Although she sometimes spoke of the times at the zoo, my grandmother never really looked back. She never again visited the area where she had lived so happily with my grandfather and where their lives had unfolded in such an unfortunate way. She moved on. For herself. For the children …

In 2005, I had a chance to visit Sumatra. Fort de Kock is now called Bukittinggi, which means high hill in Indonesian. The zoo was still there, as were the house, the remnants of the old fortress and the rose garden my grandmother had loved so much. The zoo and fortress were being renovated into a lovely integrated park with a footbridge connecting the hills.

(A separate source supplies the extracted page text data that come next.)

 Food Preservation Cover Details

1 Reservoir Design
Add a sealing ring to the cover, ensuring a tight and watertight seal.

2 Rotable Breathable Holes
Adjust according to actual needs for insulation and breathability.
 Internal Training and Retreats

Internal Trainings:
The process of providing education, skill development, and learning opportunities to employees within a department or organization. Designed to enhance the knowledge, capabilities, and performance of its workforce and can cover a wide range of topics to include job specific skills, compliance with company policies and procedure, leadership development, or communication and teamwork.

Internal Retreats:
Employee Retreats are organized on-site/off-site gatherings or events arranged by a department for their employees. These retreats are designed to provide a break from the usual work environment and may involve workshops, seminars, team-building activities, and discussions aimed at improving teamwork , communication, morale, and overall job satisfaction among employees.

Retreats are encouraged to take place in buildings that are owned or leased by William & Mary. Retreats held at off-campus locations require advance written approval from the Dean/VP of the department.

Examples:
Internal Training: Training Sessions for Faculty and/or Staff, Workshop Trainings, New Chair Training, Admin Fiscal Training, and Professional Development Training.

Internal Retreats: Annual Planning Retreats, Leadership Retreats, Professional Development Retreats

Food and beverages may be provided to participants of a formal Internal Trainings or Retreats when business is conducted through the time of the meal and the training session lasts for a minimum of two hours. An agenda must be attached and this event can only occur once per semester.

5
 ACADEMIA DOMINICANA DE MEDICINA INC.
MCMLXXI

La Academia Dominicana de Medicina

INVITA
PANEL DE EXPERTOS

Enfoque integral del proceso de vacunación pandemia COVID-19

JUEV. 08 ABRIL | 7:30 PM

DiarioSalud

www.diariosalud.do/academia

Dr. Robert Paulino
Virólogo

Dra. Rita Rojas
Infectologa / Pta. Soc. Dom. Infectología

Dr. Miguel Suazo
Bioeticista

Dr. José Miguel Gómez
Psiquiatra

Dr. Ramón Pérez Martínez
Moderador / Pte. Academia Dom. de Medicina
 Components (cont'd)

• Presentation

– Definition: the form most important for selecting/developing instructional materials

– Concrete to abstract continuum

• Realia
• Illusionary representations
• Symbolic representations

Picture courtesy of the Dutch War Graves Foundation (OGS)

Pajacombo is now Payakumbu. Its prison was already a prison in colonial times. It’s a sturdy old stone building, with a thick wooden bolted door dominating the front facade. It’s built in the characteristic Minangkabau style with a roof like the horns of a buffalo. In 2005, it was used as a closed facility for people with severe mental illnesses who had been convicted of crimes.

My grandfather was initially buried at a cemetery close to the Payakumbu prison grounds. In the 1960s, his remains were excavated as part of a major project to rebury many of the 25,000 Dutch victims of war in Indonesia. He now rests with fellow Payakumbu captives in a small mass grave on the Dutch War Cemetery Leuwigajah, close to Bandung on the island of Java.